Friday, April 23, 2010

Man Found Alive with Two Legs

He refuses to die while he is still alive. He seeks to remind himself, by every electric shock to the intellect, that he is still a man alive, walking on two legs about the world...plodding around the whole planet to get back to his own home. (G. K. Chesterton, Manalive)

G. K. Chesterton's short novel Manalive tells the story of Innocent Smith, a man so filled with the exuberance of life that those around him can only assume he's mad. He woos his own wife again and again to rekindle his first love. He breaks into his own house to see his possessions anew. He travels around the world just for the joy of returning to his own home. Smith has learned to see everything for the first time, and so for him all of life is filled with wonder. All of these ideas he sums up in the cryptic telegram he sends a childhood friend: "Man found alive with two legs." What the rest of the world finds ordinary, he had found to be nothing short of miraculous: to be alive.

Chesterton wrote this book largely as an apologetic against modernism--appealing to the beautiful, the wonderful, the mystical as proof that the universe is more than the sum of its parts.
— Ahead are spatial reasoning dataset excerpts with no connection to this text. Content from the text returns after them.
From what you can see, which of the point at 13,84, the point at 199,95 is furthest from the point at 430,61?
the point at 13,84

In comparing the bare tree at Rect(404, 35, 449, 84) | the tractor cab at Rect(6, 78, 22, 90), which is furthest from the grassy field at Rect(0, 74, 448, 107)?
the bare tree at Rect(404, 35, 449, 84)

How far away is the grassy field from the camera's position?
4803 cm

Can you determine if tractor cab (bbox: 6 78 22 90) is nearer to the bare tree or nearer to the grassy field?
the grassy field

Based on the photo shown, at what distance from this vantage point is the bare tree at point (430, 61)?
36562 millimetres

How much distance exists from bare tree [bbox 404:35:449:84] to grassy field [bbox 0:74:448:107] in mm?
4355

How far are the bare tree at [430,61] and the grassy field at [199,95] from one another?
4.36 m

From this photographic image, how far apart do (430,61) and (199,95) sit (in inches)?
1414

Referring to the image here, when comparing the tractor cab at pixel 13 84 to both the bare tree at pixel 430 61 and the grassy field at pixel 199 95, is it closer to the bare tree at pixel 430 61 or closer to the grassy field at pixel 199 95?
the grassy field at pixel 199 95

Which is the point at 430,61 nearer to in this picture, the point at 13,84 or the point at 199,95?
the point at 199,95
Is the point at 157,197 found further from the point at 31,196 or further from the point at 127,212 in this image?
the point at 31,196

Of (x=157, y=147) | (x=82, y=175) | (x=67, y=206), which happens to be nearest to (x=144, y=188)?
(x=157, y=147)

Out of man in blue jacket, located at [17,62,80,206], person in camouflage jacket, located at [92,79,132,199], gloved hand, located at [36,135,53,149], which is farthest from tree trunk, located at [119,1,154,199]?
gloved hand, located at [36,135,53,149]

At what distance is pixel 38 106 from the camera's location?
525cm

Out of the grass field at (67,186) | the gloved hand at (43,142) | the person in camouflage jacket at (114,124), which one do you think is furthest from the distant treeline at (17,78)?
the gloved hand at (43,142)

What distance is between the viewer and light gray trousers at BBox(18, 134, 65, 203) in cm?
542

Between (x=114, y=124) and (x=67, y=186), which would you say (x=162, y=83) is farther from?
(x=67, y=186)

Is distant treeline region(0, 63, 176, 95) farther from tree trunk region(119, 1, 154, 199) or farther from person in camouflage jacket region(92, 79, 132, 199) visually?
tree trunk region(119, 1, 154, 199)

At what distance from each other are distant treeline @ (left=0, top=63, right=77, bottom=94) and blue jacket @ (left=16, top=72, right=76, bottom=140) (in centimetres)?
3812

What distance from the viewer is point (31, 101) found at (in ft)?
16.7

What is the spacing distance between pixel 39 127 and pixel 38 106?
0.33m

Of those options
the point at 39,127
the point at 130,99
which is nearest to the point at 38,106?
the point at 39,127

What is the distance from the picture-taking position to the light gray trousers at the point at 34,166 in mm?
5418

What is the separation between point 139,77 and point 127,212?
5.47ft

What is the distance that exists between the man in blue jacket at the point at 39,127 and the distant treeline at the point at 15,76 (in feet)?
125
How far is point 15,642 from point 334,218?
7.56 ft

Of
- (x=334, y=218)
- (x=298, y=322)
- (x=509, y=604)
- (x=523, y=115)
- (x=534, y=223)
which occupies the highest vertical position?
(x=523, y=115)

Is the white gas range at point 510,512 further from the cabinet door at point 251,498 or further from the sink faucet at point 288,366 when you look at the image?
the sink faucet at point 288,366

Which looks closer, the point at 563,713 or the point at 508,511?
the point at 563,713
But I think he also fancied he was describing the modern saint--a sort of overgrown 19th century St. Francis of Assisi, who clapped his hands in delight at all of Creation, for it all pointed him back to the Creator who had wooed his soul. For Chesterton, the life of the Christian is one that never ceases to rejoice at what God has done. Elsewhere he writes, still using the image of two legs, that if children can thank Santa Claus for filling their stockings with toys on Christmas morning, how much more fitting is it that we give thanks to one who fills our stockings every morning with "two miraculous legs?"

I found the phrase "alive with two legs" appropriate for chronicling my adventures first because, like Innocent Smith, I too am on a journey, "plodding around the whole planet" before coming to my true home. The next phase of the journey will be in Japan; after that, Wheaton; and beyond that only the Lord knows. And secondly because, like Chesterton's saint, I hope to find this whole journey filled with joy in the commonplace, incredulity at the ordinary, and gratitude at having not only life, but two legs with which to walk through it.